━━━ Supplied entries ━━━

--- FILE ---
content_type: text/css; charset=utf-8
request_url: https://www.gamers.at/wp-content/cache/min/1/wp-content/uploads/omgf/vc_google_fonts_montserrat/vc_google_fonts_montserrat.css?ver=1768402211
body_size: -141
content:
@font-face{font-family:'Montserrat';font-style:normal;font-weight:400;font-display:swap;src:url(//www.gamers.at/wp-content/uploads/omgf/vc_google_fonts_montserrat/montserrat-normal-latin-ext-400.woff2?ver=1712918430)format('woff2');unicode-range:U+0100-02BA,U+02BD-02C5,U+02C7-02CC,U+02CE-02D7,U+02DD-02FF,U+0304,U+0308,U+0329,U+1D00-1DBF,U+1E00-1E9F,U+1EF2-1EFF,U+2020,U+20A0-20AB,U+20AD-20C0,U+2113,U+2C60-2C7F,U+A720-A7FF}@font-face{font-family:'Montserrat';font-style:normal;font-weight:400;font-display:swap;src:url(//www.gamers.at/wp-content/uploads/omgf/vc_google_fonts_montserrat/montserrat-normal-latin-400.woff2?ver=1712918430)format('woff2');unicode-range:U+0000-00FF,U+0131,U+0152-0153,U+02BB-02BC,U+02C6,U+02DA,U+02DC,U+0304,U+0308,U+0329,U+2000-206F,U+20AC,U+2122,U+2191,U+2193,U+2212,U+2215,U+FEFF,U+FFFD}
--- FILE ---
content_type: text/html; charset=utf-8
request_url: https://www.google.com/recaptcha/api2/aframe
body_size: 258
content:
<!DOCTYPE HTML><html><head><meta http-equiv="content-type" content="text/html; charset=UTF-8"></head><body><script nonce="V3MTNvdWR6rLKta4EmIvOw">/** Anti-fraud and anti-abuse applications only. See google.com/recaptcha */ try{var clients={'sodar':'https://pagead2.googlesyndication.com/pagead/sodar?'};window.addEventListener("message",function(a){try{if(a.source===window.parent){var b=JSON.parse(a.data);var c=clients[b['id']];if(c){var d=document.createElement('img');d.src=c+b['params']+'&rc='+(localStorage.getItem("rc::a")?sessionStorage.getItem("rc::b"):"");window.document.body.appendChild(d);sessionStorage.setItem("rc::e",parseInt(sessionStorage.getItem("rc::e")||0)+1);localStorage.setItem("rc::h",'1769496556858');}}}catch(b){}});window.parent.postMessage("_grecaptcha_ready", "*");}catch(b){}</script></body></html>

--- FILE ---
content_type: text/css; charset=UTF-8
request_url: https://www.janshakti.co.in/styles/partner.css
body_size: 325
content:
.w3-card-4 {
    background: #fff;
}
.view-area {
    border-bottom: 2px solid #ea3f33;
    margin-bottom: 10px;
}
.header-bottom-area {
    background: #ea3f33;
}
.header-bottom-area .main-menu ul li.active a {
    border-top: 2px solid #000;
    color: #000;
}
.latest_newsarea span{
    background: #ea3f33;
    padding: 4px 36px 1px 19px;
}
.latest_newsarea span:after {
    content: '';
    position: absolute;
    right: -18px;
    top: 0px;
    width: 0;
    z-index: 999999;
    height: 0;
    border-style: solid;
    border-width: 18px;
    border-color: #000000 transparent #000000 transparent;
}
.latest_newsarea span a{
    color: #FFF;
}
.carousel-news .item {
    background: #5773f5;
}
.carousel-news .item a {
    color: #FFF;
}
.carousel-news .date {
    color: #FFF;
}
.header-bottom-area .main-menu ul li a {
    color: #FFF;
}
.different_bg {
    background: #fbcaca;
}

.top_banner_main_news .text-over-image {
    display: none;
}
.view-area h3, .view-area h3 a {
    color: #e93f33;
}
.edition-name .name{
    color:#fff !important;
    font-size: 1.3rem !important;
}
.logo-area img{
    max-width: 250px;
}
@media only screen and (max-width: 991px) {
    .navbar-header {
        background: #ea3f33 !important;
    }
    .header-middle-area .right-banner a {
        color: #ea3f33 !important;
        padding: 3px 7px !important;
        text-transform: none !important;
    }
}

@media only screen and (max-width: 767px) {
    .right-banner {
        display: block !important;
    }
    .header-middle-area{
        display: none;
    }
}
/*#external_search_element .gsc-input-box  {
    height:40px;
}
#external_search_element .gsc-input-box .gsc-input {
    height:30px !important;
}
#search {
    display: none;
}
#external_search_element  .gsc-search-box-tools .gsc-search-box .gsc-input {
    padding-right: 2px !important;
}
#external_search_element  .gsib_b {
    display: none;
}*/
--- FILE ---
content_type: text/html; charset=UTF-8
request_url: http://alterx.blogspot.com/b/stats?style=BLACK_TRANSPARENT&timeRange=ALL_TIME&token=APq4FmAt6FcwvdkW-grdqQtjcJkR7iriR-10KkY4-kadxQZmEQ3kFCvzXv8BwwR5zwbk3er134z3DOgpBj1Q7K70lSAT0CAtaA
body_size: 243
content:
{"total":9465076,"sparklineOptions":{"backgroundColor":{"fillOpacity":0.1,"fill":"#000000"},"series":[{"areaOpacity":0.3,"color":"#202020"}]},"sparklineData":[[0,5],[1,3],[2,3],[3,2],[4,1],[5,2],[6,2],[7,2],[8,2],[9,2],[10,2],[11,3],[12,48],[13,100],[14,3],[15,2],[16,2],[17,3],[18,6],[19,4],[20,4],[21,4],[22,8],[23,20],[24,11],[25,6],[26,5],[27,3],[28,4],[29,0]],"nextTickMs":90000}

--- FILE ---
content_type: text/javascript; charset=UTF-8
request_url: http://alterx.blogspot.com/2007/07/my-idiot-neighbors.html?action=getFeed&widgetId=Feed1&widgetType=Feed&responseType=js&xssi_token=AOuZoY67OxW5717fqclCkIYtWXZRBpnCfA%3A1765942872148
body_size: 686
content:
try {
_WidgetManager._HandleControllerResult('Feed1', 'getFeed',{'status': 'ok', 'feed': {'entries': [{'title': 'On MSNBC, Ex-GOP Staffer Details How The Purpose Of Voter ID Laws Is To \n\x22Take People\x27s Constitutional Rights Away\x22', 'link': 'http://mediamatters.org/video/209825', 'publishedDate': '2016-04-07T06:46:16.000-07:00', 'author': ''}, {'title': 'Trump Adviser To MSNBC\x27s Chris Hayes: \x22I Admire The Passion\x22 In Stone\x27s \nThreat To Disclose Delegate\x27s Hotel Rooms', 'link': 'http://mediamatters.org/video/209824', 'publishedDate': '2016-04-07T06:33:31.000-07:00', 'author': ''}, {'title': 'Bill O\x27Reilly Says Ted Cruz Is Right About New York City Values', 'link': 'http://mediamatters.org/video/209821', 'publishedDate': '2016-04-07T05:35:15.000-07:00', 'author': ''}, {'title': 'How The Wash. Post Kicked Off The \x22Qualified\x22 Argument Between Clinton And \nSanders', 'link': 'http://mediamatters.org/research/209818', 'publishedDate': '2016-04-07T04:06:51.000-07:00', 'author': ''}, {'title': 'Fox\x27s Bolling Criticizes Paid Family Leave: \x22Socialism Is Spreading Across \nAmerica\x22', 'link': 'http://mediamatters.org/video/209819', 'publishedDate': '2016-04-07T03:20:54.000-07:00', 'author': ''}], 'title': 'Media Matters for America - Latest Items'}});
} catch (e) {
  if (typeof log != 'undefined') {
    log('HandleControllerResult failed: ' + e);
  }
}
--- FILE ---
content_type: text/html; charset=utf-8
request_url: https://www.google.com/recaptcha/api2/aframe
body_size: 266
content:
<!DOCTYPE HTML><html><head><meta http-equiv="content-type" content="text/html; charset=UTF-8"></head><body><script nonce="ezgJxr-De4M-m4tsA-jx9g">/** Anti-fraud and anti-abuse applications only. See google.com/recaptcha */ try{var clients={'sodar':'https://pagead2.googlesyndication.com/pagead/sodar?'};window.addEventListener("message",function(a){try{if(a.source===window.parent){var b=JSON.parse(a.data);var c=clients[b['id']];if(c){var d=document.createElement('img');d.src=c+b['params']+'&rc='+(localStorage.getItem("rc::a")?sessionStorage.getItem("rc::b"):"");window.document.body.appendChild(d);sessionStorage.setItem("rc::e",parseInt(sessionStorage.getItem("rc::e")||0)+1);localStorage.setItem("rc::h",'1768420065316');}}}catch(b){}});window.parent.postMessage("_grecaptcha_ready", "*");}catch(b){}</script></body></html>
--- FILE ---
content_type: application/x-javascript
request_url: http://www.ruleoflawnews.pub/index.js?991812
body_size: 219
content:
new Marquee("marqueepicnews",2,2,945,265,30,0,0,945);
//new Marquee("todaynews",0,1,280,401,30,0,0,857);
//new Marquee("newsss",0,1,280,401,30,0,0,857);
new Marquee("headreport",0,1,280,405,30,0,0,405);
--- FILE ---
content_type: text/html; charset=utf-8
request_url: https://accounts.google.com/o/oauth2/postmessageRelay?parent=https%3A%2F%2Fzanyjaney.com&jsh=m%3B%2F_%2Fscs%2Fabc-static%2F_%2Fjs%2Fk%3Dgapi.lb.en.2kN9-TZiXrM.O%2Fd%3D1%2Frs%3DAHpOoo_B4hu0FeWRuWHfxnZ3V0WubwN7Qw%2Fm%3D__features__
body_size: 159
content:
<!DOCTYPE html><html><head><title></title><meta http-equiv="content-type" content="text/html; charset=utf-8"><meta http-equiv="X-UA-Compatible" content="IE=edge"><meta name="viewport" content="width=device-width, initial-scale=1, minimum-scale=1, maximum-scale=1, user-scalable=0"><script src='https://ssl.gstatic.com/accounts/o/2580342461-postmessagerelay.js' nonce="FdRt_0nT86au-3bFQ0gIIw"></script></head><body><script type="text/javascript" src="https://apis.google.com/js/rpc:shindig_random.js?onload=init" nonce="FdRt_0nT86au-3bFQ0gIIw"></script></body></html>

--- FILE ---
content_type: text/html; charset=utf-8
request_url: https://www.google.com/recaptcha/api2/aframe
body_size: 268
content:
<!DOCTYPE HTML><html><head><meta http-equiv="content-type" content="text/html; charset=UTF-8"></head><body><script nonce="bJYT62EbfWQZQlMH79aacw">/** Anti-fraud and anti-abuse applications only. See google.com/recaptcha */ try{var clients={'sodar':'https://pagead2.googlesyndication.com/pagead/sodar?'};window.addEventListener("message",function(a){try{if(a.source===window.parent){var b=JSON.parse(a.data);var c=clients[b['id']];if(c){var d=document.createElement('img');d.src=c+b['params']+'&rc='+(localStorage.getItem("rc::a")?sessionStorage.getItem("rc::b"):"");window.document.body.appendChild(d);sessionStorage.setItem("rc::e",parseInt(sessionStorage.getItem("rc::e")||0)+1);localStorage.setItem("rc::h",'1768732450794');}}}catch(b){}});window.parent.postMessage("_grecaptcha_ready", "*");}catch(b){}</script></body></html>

━━━

Problem details
How many lines in the records above contain the word "accounts"? State that number and nothing more.

Response area
2